* _Consigne_: D'après le texte sur l'éducation, à quoi sert un processus éducatif pour un groupe ?

* _Texte_:
—————
Un processus éducatif n’est jamais neutre : il est le moyen que se donne un groupe pour se reproduire et, par-là, perpétuer les choix économiques, politiques et idéologiques qu’il a faits. Qu’est-ce à dire ? Les options nationales en matière de « type de société » et de modèle de développement définissent le cadre de référence dans lequel s’organisent tous les autres systèmes et partant le système éducation. Quel type d’homme veut-on former ?

Pour quel développement ? En fonction de quels choix politiques et idéologiques ? Voilà les questions auxquelles il faut répondre si l’on veut éviter une dichotomie entre les résultats d’un système éducation et les objectifs poursuivis.

De ce fait, l’approche exclusivement pédagogique, en orientant tous ses efforts vers la formation (contenu, programmes, méthodes, etc.…), n’a pas semblé apte à consulter une réponse aux problèmes de la formation de jeunes en vue de l’insertion. En effet, aborder le problème dans la seule optique pédagogique conduit à sectorialiser la réalité sociale en faisant de l’éducation un secteur extérieur quasi a-historique et a-temporel, échappant aux dynamismes qui animent la société, ignorant les déterminations économiques, politiques et culturelles qui pèsent sur elle. Le problème pédagogique posé par la formation des jeunes destinés à l’Enseignement Moyen Pratique ne peut être traité en dehors des choix politiques généraux qui dictent, valident et ordonnent toutes les activités de la Nation et ceci, d’autant plus qu’il ne s’agit pas de « former » seulement mais de permettre, faciliter, voire créer les conditions de l’insertion des jeunes.
—————
* _Données fournies_:
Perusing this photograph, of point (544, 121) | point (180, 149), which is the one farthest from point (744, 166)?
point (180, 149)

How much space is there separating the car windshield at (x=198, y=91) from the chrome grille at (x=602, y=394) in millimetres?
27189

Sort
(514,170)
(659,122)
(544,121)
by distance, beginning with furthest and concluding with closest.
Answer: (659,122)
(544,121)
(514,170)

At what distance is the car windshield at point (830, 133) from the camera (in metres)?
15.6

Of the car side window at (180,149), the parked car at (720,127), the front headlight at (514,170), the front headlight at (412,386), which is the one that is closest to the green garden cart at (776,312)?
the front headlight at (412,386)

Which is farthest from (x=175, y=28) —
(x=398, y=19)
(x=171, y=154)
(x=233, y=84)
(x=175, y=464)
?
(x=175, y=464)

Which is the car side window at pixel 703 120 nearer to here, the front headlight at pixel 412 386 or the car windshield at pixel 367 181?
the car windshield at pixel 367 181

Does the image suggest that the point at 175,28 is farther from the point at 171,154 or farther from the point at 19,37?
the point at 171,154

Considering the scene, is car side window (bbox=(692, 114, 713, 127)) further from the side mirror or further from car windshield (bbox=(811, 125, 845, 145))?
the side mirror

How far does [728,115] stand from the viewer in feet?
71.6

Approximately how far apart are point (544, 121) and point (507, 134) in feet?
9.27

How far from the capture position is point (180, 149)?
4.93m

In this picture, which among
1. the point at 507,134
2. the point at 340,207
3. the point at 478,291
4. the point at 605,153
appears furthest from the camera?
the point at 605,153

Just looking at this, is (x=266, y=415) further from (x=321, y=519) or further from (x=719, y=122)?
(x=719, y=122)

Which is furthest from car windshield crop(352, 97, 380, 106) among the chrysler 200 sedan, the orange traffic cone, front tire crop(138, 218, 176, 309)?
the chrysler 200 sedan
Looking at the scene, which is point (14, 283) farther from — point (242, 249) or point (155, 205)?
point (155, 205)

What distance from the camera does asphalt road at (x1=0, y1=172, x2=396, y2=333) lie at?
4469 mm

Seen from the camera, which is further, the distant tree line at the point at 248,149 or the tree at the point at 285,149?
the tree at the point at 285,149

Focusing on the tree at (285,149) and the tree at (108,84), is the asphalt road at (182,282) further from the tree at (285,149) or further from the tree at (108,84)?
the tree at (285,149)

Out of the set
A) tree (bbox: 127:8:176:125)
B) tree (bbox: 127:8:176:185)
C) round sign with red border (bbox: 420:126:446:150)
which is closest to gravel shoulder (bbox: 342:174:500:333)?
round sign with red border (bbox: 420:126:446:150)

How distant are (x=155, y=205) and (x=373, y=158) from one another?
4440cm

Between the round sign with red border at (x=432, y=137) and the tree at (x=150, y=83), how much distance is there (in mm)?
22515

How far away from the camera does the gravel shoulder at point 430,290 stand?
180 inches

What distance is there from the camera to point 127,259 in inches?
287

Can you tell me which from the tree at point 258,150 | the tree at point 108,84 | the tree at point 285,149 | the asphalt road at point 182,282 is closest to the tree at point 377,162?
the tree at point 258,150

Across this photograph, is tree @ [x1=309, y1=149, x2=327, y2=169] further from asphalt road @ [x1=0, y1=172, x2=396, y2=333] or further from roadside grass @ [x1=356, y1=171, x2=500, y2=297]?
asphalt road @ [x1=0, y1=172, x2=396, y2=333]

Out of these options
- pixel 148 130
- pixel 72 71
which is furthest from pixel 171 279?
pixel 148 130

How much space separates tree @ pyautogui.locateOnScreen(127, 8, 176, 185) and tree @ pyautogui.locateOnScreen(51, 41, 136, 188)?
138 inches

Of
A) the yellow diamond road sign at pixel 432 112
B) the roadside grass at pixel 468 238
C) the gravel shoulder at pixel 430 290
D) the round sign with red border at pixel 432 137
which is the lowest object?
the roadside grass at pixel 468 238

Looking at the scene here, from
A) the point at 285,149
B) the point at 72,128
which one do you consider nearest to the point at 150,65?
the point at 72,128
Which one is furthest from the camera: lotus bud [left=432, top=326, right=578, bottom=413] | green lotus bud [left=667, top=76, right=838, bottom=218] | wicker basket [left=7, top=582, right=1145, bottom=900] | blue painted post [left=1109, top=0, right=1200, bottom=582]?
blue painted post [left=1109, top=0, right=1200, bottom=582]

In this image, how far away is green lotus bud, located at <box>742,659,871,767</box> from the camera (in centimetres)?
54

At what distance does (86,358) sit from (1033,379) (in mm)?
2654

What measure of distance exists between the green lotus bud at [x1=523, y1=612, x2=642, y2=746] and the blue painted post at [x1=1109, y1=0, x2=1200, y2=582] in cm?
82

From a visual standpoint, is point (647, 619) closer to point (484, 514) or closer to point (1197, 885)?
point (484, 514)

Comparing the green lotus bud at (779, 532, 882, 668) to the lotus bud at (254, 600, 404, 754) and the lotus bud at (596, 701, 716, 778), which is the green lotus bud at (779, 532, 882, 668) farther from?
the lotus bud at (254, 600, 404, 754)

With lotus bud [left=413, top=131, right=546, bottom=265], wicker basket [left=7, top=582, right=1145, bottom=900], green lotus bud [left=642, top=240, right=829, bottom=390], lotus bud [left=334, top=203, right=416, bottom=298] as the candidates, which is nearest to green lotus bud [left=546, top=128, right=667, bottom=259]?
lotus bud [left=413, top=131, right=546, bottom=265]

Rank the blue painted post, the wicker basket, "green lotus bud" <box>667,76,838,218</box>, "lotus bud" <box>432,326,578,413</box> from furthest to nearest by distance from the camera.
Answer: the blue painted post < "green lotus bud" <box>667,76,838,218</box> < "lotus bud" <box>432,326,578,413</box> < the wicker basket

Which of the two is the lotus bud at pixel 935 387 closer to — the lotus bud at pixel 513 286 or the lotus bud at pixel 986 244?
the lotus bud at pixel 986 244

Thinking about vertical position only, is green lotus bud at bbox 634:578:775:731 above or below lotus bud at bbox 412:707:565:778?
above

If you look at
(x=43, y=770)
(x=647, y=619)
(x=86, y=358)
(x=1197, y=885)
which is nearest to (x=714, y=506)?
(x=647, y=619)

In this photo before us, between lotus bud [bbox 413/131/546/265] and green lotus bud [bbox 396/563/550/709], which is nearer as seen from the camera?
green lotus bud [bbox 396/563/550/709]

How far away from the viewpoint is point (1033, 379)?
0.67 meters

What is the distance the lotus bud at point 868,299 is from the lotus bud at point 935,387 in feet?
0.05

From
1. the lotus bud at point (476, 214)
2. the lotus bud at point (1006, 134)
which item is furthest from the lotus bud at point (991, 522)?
—————
* _Résultat_: C'est le moyen que se donne un groupe pour se reproduire et perpétuer les choix économiques, politiques et idéologiques qu'il a faits.